** INFORMATION PROVIDED follows **

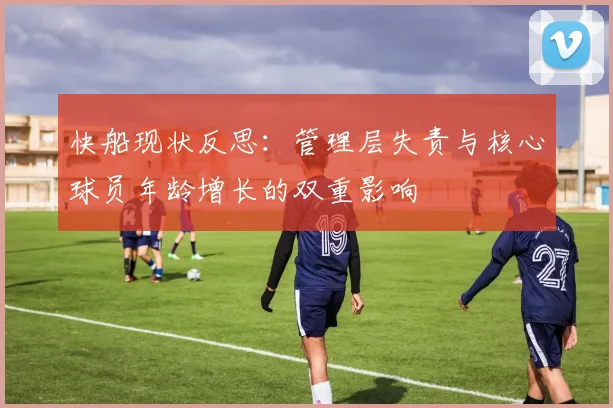 快船现状反思：管理层失责与核心球员年龄增长的双重影响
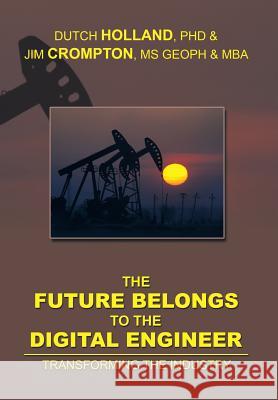 The Future Belongs to the Digital Engineer: Transforming the Industry Dutch Holland 9781493104055 Xlibris Corporation - książka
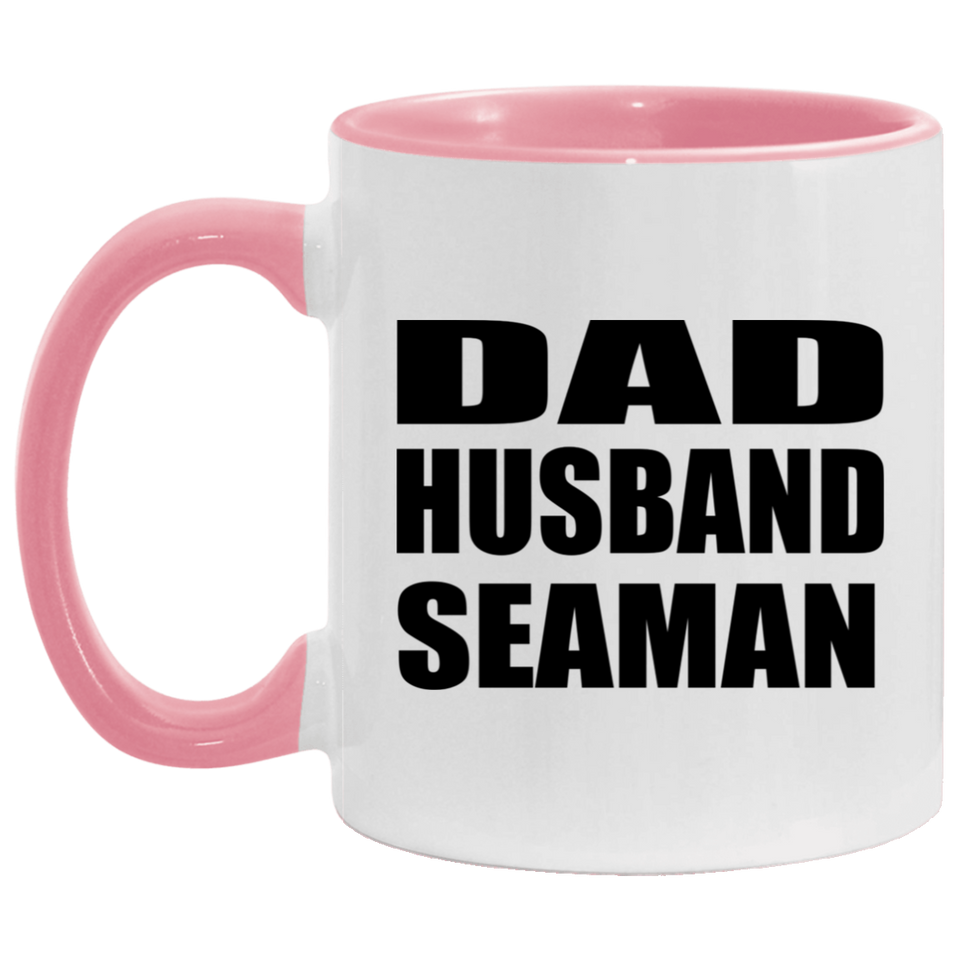 Dad Husband Seaman - 11oz Accent Mug Pink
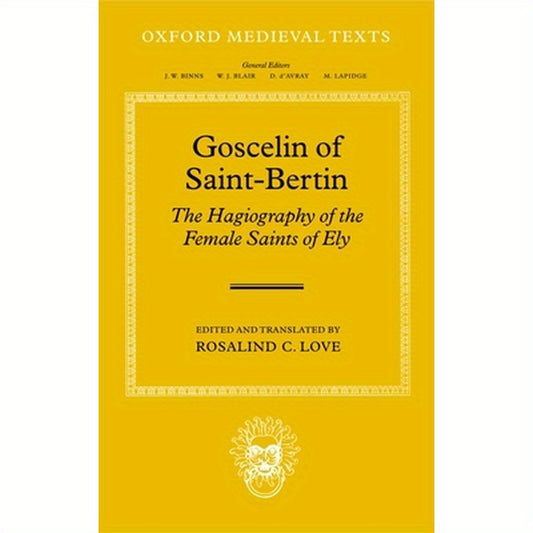 Goscelin of Saint-Bertin: The Hagiography of the Female Saints of Ely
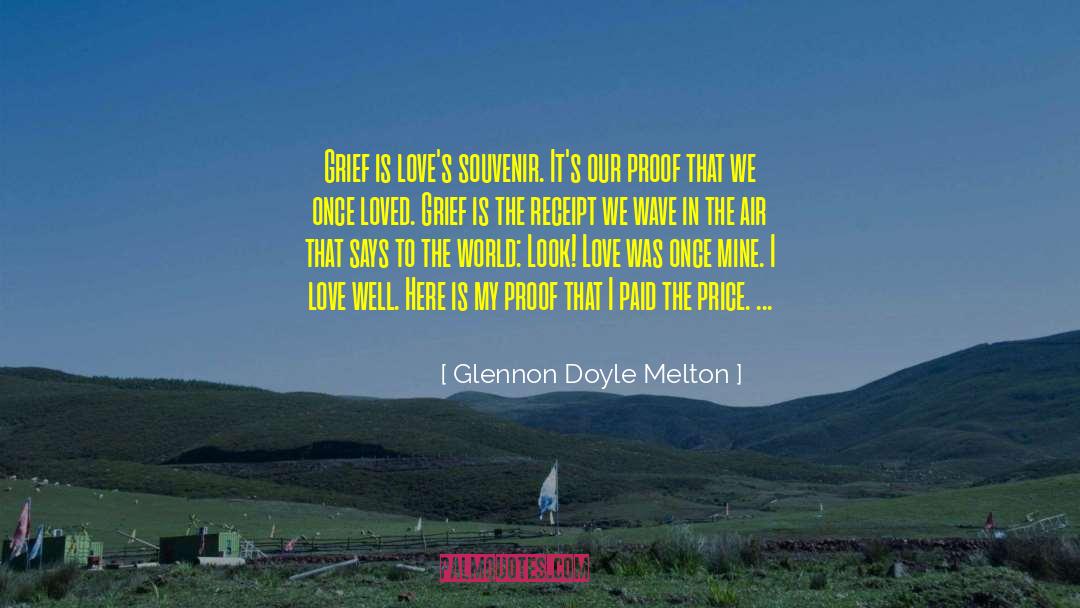 Glennon Doyle Melton Quotes: Grief is love's souvenir. It's
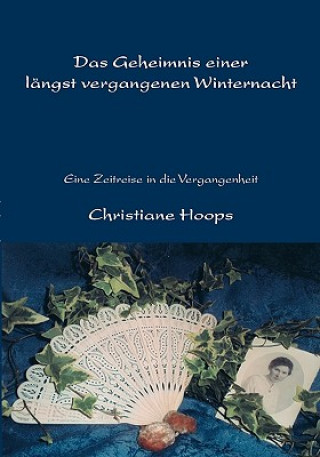 Kniha Geheimnis einer langst vergangenen Winternacht Christiane Hoops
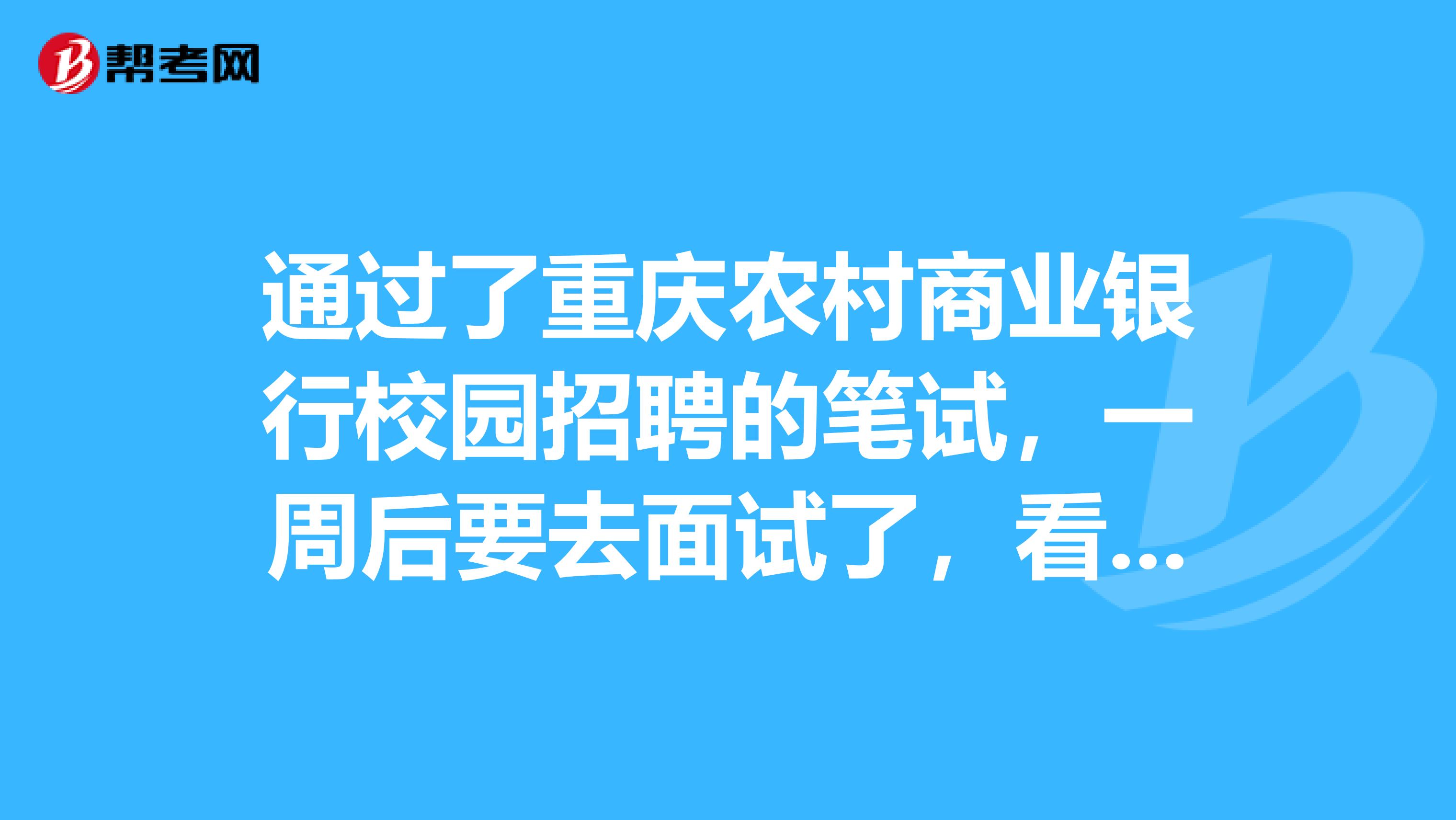 通过了重庆农村商业银行校园招聘的笔试,一周后要去面试了,看到好多人都在找关系,说不然面试肯定过不了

** End of INFORMATION PROVIDED **

The reply should contain all of the data above, word for word, with no pictures.

 快船现状反思：管理层失责与核心球员年龄增长的双重影响
 The Future Belongs to the Digital Engineer: Transforming the Industry Dutch Holland 9781493104055 Xlibris Corporation - książka
 Dad Husband Seaman - 11oz Accent Mug Pink
 Goscelin of Saint-Bertin: The Hagiography of the Female Saints of Ely
 Glennon Doyle Melton Quotes: Grief is love's souvenir. It's
 Kniha Geheimnis einer langst vergangenen Winternacht Christiane Hoops
 通过了重庆农村商业银行校园招聘的笔试,一周后要去面试了,看到好多人都在找关系,说不然面试肯定过不了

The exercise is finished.